Instruction: Turn the entries from the line containing "What is the distance that" up to and including the line containing "4.65 meters" into a Markdown table with two columns, Row and Line, leaving out blank lines.

=== Information shown ===

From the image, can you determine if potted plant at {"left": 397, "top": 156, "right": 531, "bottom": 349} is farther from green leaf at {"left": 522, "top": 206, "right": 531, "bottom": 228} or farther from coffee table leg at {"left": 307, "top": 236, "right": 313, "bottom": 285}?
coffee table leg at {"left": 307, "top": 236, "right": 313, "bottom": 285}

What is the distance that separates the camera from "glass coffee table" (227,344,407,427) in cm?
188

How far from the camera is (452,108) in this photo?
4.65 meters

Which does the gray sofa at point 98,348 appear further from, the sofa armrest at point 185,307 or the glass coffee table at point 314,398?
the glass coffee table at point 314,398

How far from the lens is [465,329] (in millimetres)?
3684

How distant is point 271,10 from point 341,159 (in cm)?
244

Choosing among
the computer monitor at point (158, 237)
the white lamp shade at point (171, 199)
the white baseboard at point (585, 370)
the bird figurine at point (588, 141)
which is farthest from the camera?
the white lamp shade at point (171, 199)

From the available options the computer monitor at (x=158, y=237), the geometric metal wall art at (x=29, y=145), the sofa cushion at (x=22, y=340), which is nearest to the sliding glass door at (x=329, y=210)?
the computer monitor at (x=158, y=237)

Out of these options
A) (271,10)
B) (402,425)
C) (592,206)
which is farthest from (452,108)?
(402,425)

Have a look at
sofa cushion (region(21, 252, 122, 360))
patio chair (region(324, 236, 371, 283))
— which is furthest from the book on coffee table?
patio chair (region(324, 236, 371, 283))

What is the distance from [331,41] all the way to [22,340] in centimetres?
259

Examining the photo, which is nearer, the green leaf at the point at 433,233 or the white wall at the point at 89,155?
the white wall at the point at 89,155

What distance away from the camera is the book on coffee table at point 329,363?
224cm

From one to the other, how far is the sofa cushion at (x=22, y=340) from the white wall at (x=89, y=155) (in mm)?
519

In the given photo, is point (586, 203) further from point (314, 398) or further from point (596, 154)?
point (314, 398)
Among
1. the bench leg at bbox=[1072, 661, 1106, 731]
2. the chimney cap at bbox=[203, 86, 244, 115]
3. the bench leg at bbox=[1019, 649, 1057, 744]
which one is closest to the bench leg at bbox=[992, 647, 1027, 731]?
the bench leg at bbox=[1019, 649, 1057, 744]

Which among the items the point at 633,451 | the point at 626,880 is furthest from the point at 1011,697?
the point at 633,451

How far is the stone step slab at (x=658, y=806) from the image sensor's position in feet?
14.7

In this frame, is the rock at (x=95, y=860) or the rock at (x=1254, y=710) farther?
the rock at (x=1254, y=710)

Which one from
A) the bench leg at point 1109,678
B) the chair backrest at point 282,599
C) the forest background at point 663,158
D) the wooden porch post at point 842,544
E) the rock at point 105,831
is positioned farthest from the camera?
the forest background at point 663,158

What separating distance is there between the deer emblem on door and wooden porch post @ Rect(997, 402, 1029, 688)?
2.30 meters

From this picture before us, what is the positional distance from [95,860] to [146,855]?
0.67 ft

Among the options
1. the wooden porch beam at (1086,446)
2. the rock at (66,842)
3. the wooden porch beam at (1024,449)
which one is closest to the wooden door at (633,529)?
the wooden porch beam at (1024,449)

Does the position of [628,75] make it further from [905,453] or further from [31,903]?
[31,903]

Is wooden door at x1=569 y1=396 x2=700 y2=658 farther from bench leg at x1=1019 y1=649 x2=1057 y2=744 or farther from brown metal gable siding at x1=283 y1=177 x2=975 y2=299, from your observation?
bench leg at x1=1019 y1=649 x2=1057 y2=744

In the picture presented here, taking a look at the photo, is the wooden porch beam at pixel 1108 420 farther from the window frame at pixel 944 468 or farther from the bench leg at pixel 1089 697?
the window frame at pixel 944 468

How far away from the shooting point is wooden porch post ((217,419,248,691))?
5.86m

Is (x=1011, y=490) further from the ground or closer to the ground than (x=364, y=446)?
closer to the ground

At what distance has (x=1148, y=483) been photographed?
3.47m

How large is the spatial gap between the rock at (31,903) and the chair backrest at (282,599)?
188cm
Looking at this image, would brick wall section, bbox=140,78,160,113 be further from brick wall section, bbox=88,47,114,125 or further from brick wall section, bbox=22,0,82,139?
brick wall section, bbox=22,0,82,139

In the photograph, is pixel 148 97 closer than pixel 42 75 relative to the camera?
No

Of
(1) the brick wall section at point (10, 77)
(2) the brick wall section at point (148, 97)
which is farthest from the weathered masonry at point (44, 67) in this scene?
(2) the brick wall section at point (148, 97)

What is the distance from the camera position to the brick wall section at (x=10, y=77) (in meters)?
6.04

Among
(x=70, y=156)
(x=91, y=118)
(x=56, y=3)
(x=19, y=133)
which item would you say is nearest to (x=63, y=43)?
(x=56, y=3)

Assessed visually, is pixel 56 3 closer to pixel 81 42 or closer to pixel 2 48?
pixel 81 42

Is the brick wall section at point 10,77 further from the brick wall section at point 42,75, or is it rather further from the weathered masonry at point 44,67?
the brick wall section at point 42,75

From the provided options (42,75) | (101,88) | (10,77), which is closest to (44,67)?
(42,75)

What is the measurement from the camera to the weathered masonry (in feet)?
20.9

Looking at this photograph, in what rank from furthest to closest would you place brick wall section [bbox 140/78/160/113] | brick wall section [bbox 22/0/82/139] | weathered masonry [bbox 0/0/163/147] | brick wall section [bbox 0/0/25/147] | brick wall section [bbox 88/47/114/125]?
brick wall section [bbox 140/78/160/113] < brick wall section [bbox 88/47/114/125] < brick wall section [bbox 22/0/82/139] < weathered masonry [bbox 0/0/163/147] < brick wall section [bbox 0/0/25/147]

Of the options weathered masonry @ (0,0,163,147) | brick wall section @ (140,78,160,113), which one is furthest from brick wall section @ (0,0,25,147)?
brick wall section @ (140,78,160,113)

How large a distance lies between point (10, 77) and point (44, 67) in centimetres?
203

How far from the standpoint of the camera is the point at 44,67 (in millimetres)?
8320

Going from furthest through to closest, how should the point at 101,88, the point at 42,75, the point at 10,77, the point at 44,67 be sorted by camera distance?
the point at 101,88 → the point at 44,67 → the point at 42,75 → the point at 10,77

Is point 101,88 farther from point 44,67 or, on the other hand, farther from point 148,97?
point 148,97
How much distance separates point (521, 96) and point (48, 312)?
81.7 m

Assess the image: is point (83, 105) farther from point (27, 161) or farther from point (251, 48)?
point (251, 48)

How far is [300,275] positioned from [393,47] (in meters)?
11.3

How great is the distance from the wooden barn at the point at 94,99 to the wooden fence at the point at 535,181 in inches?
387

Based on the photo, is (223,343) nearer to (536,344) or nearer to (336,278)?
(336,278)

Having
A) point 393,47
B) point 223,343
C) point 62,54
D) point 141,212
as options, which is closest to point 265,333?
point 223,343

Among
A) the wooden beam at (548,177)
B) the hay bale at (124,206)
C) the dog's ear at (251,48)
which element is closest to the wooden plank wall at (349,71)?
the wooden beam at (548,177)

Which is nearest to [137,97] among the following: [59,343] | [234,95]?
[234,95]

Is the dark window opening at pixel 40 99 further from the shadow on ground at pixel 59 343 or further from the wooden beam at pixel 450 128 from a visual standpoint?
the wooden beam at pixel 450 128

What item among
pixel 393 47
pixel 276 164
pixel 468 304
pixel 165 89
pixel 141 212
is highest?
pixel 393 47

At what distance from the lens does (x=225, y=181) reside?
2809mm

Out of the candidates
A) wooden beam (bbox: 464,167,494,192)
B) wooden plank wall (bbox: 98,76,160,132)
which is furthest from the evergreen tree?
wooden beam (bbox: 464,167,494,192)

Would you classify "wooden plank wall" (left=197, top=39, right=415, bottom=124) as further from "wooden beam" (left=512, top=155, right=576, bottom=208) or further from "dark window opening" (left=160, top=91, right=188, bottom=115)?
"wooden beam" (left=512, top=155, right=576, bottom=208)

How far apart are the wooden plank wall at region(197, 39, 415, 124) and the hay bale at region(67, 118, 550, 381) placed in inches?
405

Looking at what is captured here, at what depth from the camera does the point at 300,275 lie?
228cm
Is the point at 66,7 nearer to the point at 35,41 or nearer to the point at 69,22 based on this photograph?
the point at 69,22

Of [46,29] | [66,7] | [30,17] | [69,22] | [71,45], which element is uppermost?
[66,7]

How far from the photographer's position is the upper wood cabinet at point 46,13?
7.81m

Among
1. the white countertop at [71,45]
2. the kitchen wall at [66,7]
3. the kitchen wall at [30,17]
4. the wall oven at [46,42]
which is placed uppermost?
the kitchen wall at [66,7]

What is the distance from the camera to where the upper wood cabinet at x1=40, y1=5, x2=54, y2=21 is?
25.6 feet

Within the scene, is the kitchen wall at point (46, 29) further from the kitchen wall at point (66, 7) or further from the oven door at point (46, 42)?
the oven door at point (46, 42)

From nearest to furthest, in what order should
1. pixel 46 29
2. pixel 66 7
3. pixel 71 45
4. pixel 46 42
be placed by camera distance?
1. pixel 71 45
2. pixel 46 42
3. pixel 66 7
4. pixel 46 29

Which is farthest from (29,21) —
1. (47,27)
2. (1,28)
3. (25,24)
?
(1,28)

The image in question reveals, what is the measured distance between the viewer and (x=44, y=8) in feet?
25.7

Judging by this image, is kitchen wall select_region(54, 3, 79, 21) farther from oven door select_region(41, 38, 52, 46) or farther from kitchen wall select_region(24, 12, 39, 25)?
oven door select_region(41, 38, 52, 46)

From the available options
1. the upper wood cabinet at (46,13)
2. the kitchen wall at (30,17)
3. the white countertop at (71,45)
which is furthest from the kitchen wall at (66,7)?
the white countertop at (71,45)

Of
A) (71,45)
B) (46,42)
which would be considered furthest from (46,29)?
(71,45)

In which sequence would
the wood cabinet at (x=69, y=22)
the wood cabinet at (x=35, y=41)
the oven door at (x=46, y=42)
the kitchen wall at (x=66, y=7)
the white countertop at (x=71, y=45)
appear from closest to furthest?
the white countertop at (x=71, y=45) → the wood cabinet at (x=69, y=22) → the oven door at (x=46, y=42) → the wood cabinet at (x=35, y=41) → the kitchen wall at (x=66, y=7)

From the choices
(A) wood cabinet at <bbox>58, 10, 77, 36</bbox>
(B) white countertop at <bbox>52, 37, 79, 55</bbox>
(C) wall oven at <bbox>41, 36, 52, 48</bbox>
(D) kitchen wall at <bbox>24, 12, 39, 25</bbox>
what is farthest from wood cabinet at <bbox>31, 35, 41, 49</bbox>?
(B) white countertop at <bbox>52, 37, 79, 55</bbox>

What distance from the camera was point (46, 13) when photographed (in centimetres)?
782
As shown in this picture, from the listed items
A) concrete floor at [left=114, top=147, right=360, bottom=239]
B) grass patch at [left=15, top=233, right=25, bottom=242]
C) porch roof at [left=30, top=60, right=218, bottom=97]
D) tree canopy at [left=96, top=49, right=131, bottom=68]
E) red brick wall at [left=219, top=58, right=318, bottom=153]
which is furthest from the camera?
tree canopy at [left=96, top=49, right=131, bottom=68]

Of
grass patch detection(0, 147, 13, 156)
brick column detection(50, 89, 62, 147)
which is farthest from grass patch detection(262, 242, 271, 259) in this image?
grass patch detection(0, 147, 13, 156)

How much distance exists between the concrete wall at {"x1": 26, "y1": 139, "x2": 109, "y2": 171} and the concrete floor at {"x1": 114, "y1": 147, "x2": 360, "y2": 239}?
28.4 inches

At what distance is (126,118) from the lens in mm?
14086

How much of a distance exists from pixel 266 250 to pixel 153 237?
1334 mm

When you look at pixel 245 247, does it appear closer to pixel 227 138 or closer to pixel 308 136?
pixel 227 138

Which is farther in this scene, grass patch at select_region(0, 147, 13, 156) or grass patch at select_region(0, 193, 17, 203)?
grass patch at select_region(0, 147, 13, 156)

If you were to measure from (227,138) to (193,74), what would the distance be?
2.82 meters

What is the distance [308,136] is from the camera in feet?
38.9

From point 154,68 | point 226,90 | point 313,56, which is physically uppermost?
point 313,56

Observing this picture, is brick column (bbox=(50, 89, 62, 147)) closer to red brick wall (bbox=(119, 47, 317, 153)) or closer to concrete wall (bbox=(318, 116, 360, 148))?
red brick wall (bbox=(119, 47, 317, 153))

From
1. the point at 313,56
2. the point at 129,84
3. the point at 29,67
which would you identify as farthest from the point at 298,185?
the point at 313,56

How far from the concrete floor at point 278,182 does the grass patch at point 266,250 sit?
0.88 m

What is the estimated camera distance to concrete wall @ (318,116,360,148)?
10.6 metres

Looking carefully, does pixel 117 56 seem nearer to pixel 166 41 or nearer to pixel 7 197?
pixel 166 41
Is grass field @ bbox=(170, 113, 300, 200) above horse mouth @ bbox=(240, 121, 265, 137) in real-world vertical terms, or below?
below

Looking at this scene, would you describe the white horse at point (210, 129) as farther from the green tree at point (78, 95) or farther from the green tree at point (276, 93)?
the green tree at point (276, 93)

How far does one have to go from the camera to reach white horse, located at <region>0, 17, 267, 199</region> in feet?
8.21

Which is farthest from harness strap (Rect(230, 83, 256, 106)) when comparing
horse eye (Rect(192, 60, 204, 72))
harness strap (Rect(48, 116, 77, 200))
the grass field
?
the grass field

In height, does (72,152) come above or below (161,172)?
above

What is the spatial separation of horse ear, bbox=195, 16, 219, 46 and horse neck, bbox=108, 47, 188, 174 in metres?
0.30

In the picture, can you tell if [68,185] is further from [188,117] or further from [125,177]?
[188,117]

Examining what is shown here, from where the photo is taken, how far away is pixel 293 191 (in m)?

===

Completed exercise:
| Row | Line |
|---|---|
| 1 | What is the distance that separates the camera from "glass coffee table" (227,344,407,427) in cm? |
| 2 | 188 |
| 3 | How far from the camera is (452,108) in this photo? |
| 4 | 4.65 meters |